LA Times Festival of Books showcases live poetry readings, cooking demonstrations
Esmeralda Bermudez moderated a discussion with Sandra Cisneros, the author of “Puro Amor,” during the first day of the Los Angeles Times Festival of Books. The festival took place at the University of Southern California’s campus from Saturday to Sunday. (Kanishka Mehra/Daily Bruin)
By Kennedy Hill
April 14, 2019 4:12 p.m.
Festival weekend calls for celebrities and good music – and thousands of books.
The Los Angeles Times Festival of Books returned to the University of Southern California campus from Saturday to Sunday, continuing its annual tradition of literary-focused programming. Hundreds of vendors in tents lined the festival passageways, including local bookstores, independent artists and LA-based food trucks. Alongside various booths, the festival featured free performances of poetry, music and other art forms among stages scattered throughout the campus. Although the festival displayed works from an array of creative disciplines, its main focus remained on books.
“The LA Times Festival of Books is this huge gathering of huge literary luminaries from around the country, and also internationally, that converges in Los Angeles,” said Eric Newman, a lecturer for the UCLA Department of English and an attendee of the festival.

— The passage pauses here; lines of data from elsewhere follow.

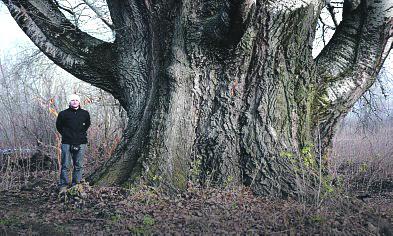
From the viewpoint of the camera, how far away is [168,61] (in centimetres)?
593

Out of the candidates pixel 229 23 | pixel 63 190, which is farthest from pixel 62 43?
pixel 229 23

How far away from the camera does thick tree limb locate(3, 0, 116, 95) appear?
6.91m

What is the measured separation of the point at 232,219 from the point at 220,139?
1.49 m

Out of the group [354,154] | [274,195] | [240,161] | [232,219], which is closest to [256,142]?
[240,161]

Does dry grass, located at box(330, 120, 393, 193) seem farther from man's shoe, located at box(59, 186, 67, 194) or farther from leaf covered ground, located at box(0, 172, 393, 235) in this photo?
man's shoe, located at box(59, 186, 67, 194)

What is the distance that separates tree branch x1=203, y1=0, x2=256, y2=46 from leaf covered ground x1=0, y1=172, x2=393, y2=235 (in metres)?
1.96

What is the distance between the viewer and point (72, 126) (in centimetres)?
618

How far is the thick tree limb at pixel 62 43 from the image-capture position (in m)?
6.91

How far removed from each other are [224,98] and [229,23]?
1096mm

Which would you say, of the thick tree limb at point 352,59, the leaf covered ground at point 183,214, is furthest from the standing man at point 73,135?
the thick tree limb at point 352,59

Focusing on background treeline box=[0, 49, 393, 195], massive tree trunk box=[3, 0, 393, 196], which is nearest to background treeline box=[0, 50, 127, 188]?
background treeline box=[0, 49, 393, 195]

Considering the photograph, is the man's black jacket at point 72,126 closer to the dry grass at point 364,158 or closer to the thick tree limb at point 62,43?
the thick tree limb at point 62,43

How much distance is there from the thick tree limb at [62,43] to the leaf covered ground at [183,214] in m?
2.20

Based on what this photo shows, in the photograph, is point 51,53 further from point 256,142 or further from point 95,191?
point 256,142
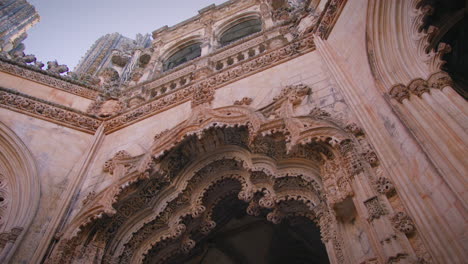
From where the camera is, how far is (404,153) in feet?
12.3

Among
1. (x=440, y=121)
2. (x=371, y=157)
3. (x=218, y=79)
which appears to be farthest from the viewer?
(x=218, y=79)

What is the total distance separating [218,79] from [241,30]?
5.53 meters

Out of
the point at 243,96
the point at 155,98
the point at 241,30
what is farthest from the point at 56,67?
the point at 241,30

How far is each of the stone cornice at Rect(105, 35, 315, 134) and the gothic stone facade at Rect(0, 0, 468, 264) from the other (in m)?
0.03

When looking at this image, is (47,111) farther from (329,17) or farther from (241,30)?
(241,30)

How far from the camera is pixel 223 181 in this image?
20.8 feet

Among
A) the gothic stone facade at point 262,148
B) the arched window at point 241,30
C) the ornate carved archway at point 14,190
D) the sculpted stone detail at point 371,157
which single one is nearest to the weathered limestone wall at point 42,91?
the gothic stone facade at point 262,148

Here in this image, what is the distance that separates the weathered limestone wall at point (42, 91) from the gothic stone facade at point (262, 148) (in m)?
0.04

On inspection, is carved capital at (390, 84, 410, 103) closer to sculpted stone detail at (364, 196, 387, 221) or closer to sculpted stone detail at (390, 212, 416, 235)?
sculpted stone detail at (364, 196, 387, 221)

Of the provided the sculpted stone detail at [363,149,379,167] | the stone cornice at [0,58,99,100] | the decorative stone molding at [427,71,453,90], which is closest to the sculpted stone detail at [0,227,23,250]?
the stone cornice at [0,58,99,100]

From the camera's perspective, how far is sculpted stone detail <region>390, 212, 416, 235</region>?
10.7 feet

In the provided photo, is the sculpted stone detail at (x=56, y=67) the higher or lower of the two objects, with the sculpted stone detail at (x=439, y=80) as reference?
higher

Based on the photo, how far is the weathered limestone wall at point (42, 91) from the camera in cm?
812

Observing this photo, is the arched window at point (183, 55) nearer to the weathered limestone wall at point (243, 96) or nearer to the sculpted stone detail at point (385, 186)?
the weathered limestone wall at point (243, 96)
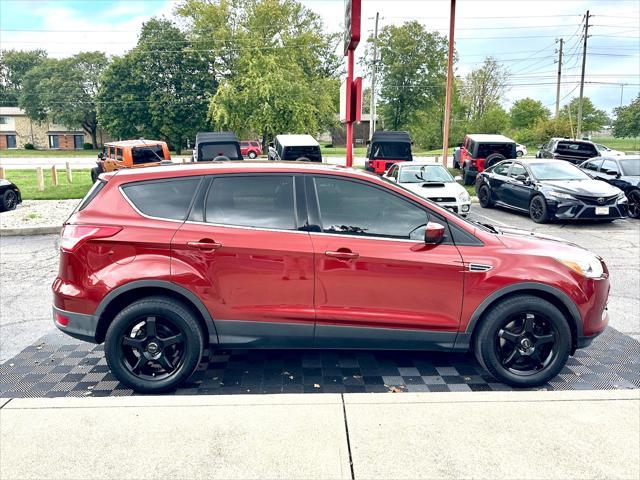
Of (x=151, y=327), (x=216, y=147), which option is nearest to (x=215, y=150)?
(x=216, y=147)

As the festival sprawled its reach across the venue, it also expanded its programming. The poetry stage featured live readings from poets such as Jericho Brown and Terrance Hayes throughout the day. A short walk led to the main stage, which featured interviews with authors such as Sandra Cisneros. With a setup reminiscent of a Food Network competition series, a cooking stage offered tutorials from cookbook authors whose specialties ranged from Mexican cuisine to traditional Jewish dishes.
Alana Newhouse, the author of “The 100 Most Jewish Foods: A Highly Debatable List,” was joined by Jewish actor, Joshua Malina, as she taught attendees how to make her version of matzo brei. Her book delves into the culinary traditions behind Jewish dishes, and Newhouse said many people are unaware of these long-held traditions’ origins. Newhouse said her mother, for example, had followed a pot roast recipe that said to cut off the corners of the roast to release its juices, only to find out years later the corners were removed so the roast could fit into a small pan.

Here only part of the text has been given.